Comment on "Security analysis and improvements of arbitrated quantum signature schemes"

TL;DR

This paper critically examines the security flaws in recent arbitrated quantum signature schemes, revealing vulnerabilities to denial-of-service and Trojan-horse attacks that compromise the schemes' integrity.

Contribution

It identifies specific security vulnerabilities in Zou et al.'s schemes, including active denial-of-service and Trojan-horse attacks, highlighting the need for more robust quantum signature protocols.

Findings

Existence of security flaws in Zou et al.'s schemes

Malicious verifier can actively deny signatures

Malicious signer can extract verifier’s secret key

Abstract

Recently, Zou et al. [Phys.
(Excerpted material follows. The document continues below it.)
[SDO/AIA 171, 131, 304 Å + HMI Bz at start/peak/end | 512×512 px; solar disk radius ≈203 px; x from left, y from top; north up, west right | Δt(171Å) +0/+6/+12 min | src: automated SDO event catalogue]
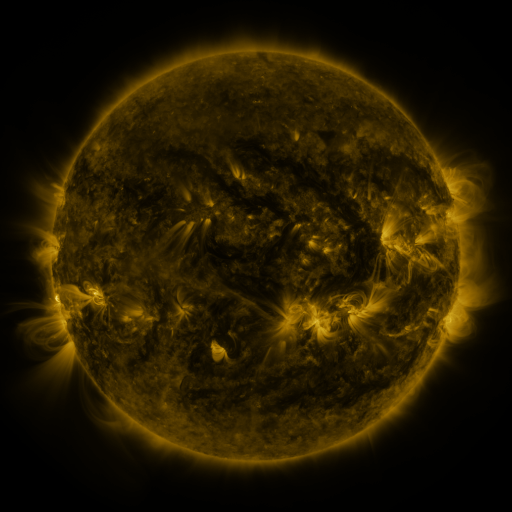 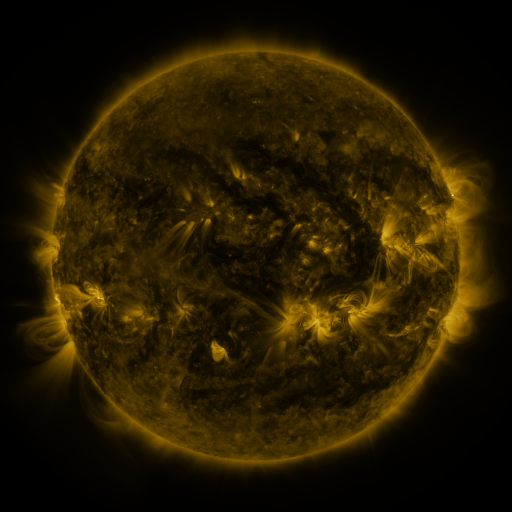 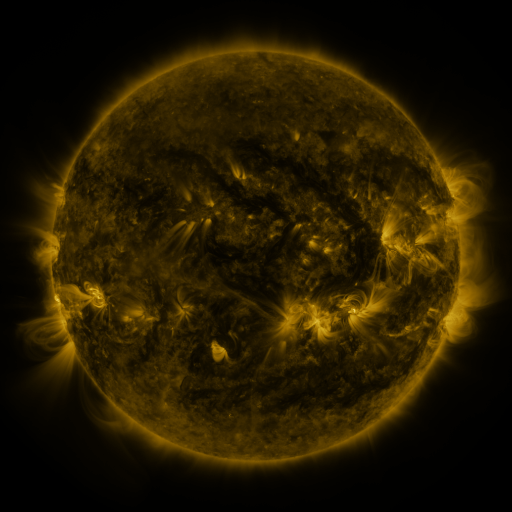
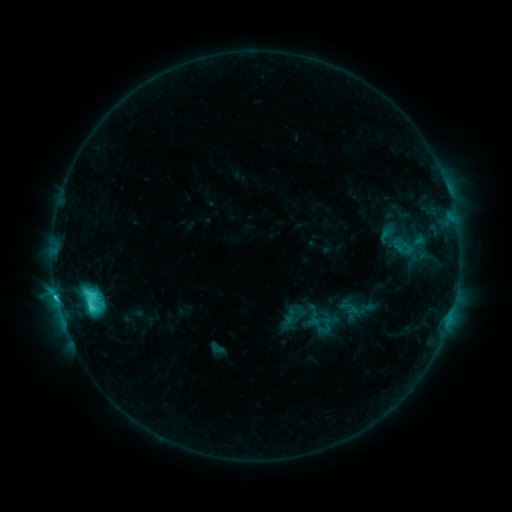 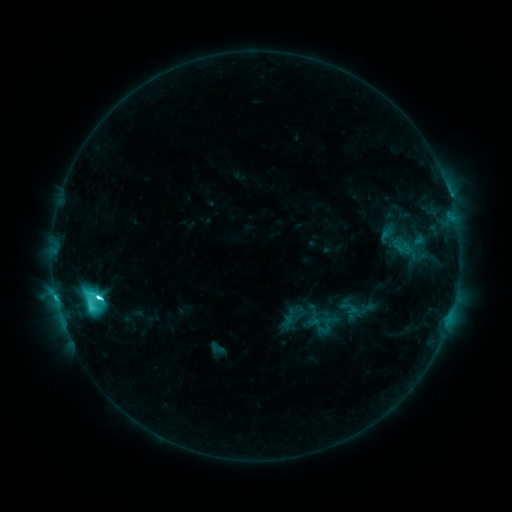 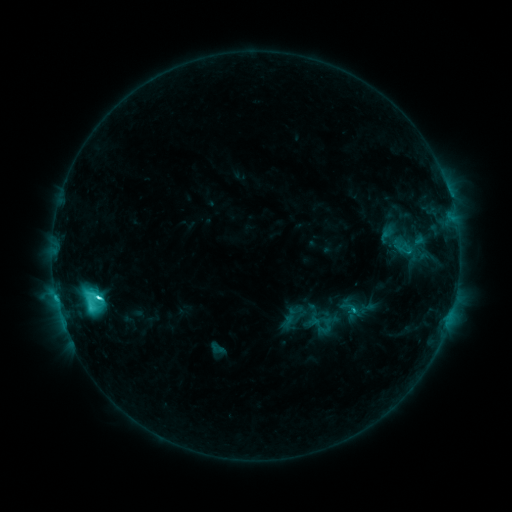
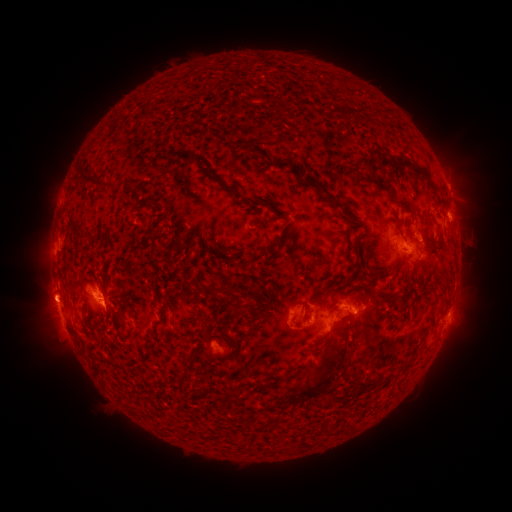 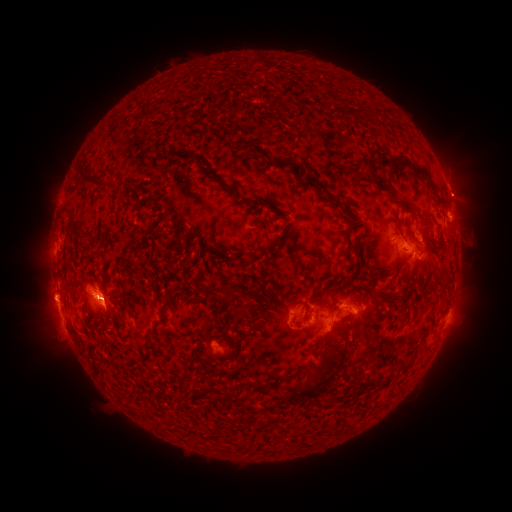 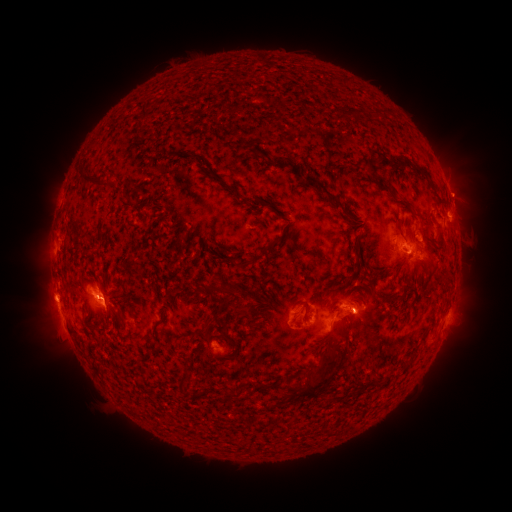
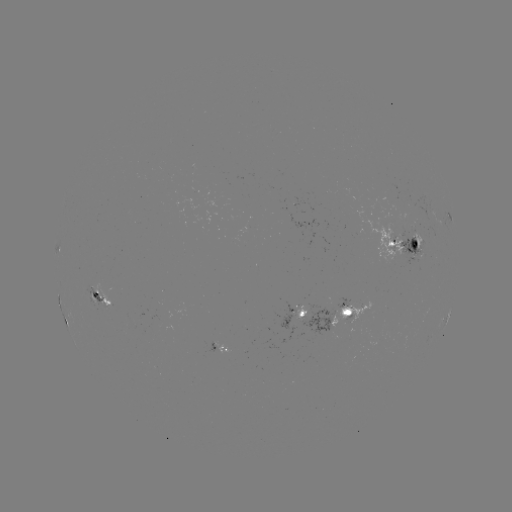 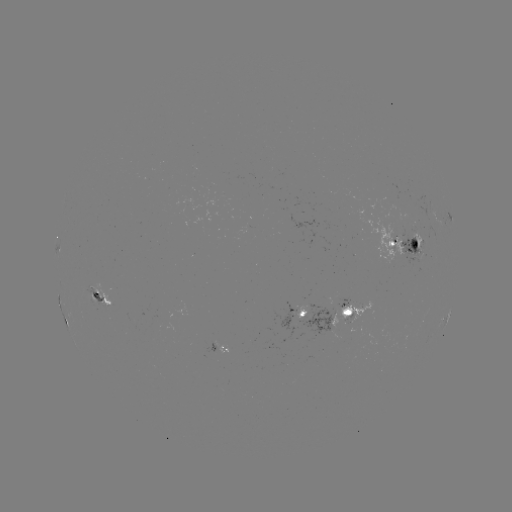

Rev. A 82, 042325 (2010)] demonstrated that two arbitrated quantum signature (AQS) schemes are not secure, because an arbitrator cannot arbitrate the dispute between two users when a receiver repudiates the integrity of a signature. By using a public board, Zou et al. proposed two AQS schemes to solve the problem. This work shows that the same security problem may exist in Zou et al.'s schemes. Moreover, a malicious verifier, Bob, can actively negate a signed order if he wants to. This attack, a special case of denial-of-service (DoS) attack mentioned in [Phys. Rev. Lett. 91, 109801 (2003)], is important in quantum cryptography. Bob may get some benefits with this DoS attack, since he can actively deny Alice's signed order without being detected. This work also shows that a malicious signer can reveal the verifier's secret key without being detected by using Trojan-horse attacks.